Dr Fadhil Chalabi, Centre for Energy Studies
"Opec will have to agree because any disagreement would mean a great failure"
 real 56k

Sunday, 10 September, 2000, 02:34 GMT 03:34 UK
Opec pressured over oil prices
French petrol station
Petrol is beginning to flow back into French pumps
Oil ministers from the Organisation of Petroleum Exporting Countries (Opec) are meeting for pivotal talks on boosting oil production amid an international outcry over soaring prices.


European governments should re-examine the tax structure on fuels in their countries

Saudi Oil Minister Ali al-Naimi
In the last week, the price of oil has hit a 10-year high of $34 per barrel.

Protests against the high price of fuel are coming to an end in France, where action by truckers and farmers brought the country to a virtual standstill.

Similar, though less widespread, protests are continuing in Britain.

European Union finance ministers on Saturday called for a boost in output to bring fuel prices down.

Traffic queue near petrol station
The shortages in France have caused long queues
"Ministers call on Opec to implement measures to ensure that market supplies are better adapted to the global economic situation," said a statement issued by EU finance ministers in Versailles, France.

Calls for decisive action from Opec have also come from US President Bill Clinton, UN Secretary-General Kofi Annan and the Asia-Pacific Economic Cooperation forum.

In the United States, fears and complaints have been growing about petrol prices in the Midwest and the availability of heating oil on the East Coast.

High oil prices increase inflation and restrict growth in America and Europe, who both import the majority of their oil supplies.

Saudis the key

Opec has indicated that it will raise production by at least 500,000 barrels a day.

But the BBC's economics correspondent at the talks in Vienna says it is thought the world's largest oil producer, Saudi Arabia, is thought to be calling for an increase of one million barrels a day.

→ **RECORD EXTRACTS**
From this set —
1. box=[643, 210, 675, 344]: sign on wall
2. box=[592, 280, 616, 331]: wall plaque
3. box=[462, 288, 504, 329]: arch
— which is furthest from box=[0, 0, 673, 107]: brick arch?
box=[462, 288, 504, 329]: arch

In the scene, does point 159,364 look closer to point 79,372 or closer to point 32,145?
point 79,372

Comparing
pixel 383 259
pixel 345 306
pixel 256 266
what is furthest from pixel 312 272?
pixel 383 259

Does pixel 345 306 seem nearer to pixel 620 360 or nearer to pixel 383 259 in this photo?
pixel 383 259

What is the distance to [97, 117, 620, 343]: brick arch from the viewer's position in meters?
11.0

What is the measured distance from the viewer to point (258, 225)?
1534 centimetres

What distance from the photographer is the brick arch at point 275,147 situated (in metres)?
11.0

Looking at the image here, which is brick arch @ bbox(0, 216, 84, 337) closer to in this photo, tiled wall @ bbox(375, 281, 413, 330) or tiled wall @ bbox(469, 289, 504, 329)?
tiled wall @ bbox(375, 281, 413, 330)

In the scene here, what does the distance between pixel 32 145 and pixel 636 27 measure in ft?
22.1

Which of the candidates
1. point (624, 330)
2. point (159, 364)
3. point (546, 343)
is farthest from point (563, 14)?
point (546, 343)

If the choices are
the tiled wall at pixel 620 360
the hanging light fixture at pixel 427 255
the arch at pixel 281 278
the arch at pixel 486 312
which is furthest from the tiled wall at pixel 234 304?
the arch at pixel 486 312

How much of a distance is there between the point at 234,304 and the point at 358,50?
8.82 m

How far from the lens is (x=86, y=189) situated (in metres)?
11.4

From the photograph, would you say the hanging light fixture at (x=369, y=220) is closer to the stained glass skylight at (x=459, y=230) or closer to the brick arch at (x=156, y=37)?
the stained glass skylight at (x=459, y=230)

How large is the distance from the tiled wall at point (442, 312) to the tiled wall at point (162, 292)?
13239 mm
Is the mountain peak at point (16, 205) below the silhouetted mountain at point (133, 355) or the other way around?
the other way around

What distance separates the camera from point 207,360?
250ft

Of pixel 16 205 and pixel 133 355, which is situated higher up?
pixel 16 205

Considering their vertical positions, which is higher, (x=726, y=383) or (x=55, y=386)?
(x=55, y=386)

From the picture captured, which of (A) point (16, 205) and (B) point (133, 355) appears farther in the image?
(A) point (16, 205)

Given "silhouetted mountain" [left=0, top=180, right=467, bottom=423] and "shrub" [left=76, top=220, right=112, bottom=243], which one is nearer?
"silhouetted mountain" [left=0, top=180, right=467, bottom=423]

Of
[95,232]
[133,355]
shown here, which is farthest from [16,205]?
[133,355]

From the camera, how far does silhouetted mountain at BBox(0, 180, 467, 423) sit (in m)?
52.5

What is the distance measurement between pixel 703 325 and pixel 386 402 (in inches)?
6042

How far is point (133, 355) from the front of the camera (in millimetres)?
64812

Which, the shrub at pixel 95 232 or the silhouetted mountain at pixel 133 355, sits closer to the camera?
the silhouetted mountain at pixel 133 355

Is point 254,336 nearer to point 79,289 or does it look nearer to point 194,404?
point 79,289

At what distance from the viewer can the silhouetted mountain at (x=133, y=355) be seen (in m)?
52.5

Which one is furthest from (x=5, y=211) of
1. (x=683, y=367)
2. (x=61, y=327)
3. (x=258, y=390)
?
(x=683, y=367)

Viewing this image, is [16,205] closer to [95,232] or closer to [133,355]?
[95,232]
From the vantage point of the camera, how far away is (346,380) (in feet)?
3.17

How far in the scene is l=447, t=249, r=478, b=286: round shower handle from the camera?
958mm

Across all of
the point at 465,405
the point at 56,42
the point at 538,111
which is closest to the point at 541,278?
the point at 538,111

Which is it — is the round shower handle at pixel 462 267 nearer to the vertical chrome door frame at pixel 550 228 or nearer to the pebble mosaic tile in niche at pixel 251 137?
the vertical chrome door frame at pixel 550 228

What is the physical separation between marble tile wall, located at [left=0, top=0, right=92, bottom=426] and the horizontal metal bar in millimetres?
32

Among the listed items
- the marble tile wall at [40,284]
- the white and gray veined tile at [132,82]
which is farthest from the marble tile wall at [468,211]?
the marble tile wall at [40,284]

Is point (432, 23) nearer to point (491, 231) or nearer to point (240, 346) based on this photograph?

→ **EXERCISE PROMPT**
Translate this sentence from the report on Opec and oil prices into Spanish: "In the last week, the price of oil has hit a 10-year high of $34 per barrel." Work only from the text about Opec and oil prices.

→ **SOLUTION**
En la última semana, el precio del petróleo ha alcanzado su nivel más alto en diez años, de 34 dólares por barril.